Eine solche Diagnose trifft nicht nur den Patienten oder die Patientin selbst hart, sondern auch die Angehörigen. Viele Betroffene stehen vor der Frage, wie – oder ob überhaupt – sie ihren Kindern ihre Erkrankung erklären sollen. Im normalen ärztlichen Alltag bleibt für eine umfassende Beratung und Unterstützung, die alle Familienmitglieder mit einbezieht, meist keine Zeit. Dabei ist genau das extrem wichtig, betont Dr. Wagner: Die psychischen Folgen für Kinder und Jugendliche können gravierend sein.

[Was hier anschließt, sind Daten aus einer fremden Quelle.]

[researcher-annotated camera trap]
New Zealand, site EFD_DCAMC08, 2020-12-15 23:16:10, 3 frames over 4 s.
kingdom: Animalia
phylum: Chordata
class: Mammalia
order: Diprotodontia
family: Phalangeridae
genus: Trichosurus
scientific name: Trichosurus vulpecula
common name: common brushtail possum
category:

Genau da setzt das Projekt Regenbogen der Saarländischen Krebsgesellschaft an, das 2019 ins Leben gerufen wurde. Die Unterstützung umfasst zum einen psychoonkologische und sozialrechtliche Beratungen für die Familien, zum anderen gemeinsame Aktivitäten und Ausflüge für die Kinder, um ihnen eine „Auszeit vom Krebs“ zu ermöglichen und zu zeigen, dass sie nicht alleine sind mit ihren Sorgen und Ängsten.

Im vergangenen Herbst ist das rein spendenfinanzierte Projekt mit dem 2. Platz beim Springer Medizin Charity Award gewürdigt worden.